Jitendra Kumar (born 1972) is an Indian politician from Bihar who was elected as an MLA five times, from Asthawan Assembly constituency, in Nalanda District. He won the 2020 Bihar Legislative Assembly election representing Janata Dal (United).

== Early life and education ==
Kumar is from Asthawan, Nalanda district, Bihar. His father Ayodhya Prasad was also represented Asthawan two times in 1972 and 1980.He completed his doctorate in 2003 at Magadh University. Earlier, he did his M.A. at the same university in 1994.

== Political career ==
Kumar won from Asthawan Assembly constituency representing Janata Dal (United) in the 2020 Bihar Legislative Assembly election. He polled 51,525 votes and defeated his nearest rival, Anil Kumar of Rashtriya Janata Dal, by a margin of 11,600 votes.

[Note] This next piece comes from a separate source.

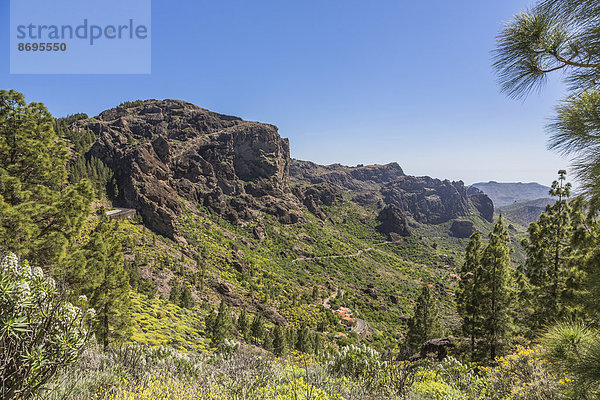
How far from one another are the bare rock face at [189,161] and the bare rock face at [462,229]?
404 ft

He first became an MLA winning the February 2005 Bihar Legislative Assembly election from Asthawan Assembly constituency representing Janata Dal (United) and also clinched the October 2005 Bihar Legislative Assembly election defeating 2005 Bihar Legislative Assembly election independent candidate Puspanjay, by a margin of 15,486 votes. He retained the seat for JD(U) winning the 2010 Bihar Legislative Assembly election.At that time, he had defeated the powerful leader of his time and former M.L.C. Kapildev Singh of L.J.P., by a margin of 19,570 votes. He won for the third time in the 2015 Bihar Legislative Assembly election defeating Chhote Lal Yadav of Lok Janshakti Party by a margin of 10,444 votes.